Let’s talk about legal technology training for paralegals.
Here’s why this came up for me.
I recently read a blog post by David Maister entitled Why Training is Useless. Maister is a trainer, so his post isn’t arguing that training is useless. Rather he says that it is used in the wrong ways by companies and managers.
For some reason, many people seem to need to be reminded of this.
You can’t train people to act contrary to their entrenched character.
Maister gives the example of a company asking him to train managers to be more effective:
Another example of wasted money are the calls I get to put on training programs to help people become better managers. I put my callers through a standard set of questions:
Did you choose your managers because they were the kind of people who could get their fulfillment and satisfaction out of helping other people shine, rather than having the ego need to shine themselves? (No!)
Did you select them because they had a prior history of being able to give a critique to someone in such a way that the other person says- wow, that was really helpful, I’m glad you helped me see all that. (No!)
Do you reward these people for how well their group is done, or do you reward them for their own personal accomplishments in generating business and serving clients? (Their personal numbers!)
So, let’s summarize, I say. You’ve chosen people who don’t want to do the job, who haven’t demonstrated any prior aptitude for the job, and you are rewarding them for things other than doing the job?
Thanks, but I’ll pass on the wonderful privilege of training them!
I completely agree that it’s silly to train people who are ill-suited to the task that they are being asked to perform.
We live in a world where the skill sets for many jobs have been radically transformed.
Paralegals are a prime example of this trend.
Paralegals evolved to help lawyers organize and keep track of paper, which was a growing problem. The growth rate of the “1980s paper problem” is minuscule compared to the electronic information problem of the post-2000 era.
E-Discovery requires new skill sets
E-discovery is a landmine for most lawyers because they don’t understand electronic information. Why aren’t more lawyers shocked that a distinguished lawyer (Editor-in-Chief of Notre Dame Law Review, summa cum laude graduate) at a distinguished firm could be perceived to have messed up electronic discovery to the point where the judge ordered an ‘adverse inference’ instruction to be read to the jury?

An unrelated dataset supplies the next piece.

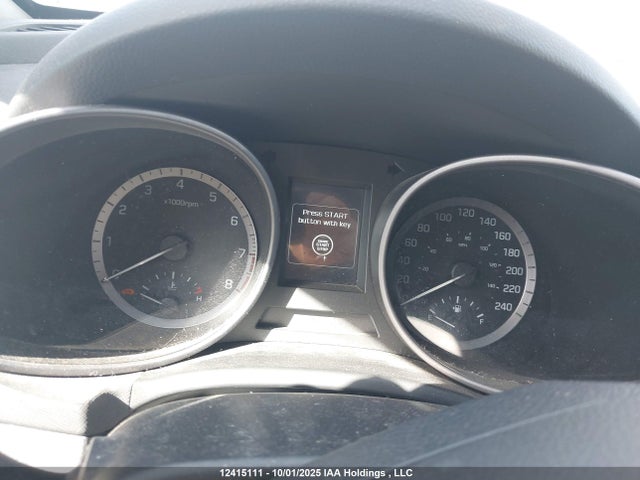 5XYZUDLB5HG438423 Hyundai gdi theta ii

The adverse inference instruction basically encouraged the jury to conclude that Morgan Stanley had purposefully withheld information when, in fact, it is entirely possible that they just didn’t make timely production of electronic information that had been sought by the plaintiffs.
Why didn’t they make timely production? I don’t really know, but it looks pretty clear to a lot people that none of the lawyers really grasped the scope of the problem in gathering electronic information.

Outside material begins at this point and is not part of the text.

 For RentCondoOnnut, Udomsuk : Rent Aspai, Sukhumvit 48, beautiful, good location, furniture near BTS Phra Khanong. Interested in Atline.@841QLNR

Lawyers are prone to view this sort of thing as ‘not my problem.’ Lawyers think that they can simply ask their clients to gather the information and then pass it on to the paralegals and then their job is done.
That is a dangerous train of thought. And all the training in the world isn’t going to make paralegals more adept at handling electronic information. There are many paralegals out there who have learned (usually on their own) how to deal with electronic information.
But there are many who are not encouraged to learn about it (after all, who would encourage them? Lawyers who barely understand it themselves?).
So, legal technology training (alone) will not solve the problem.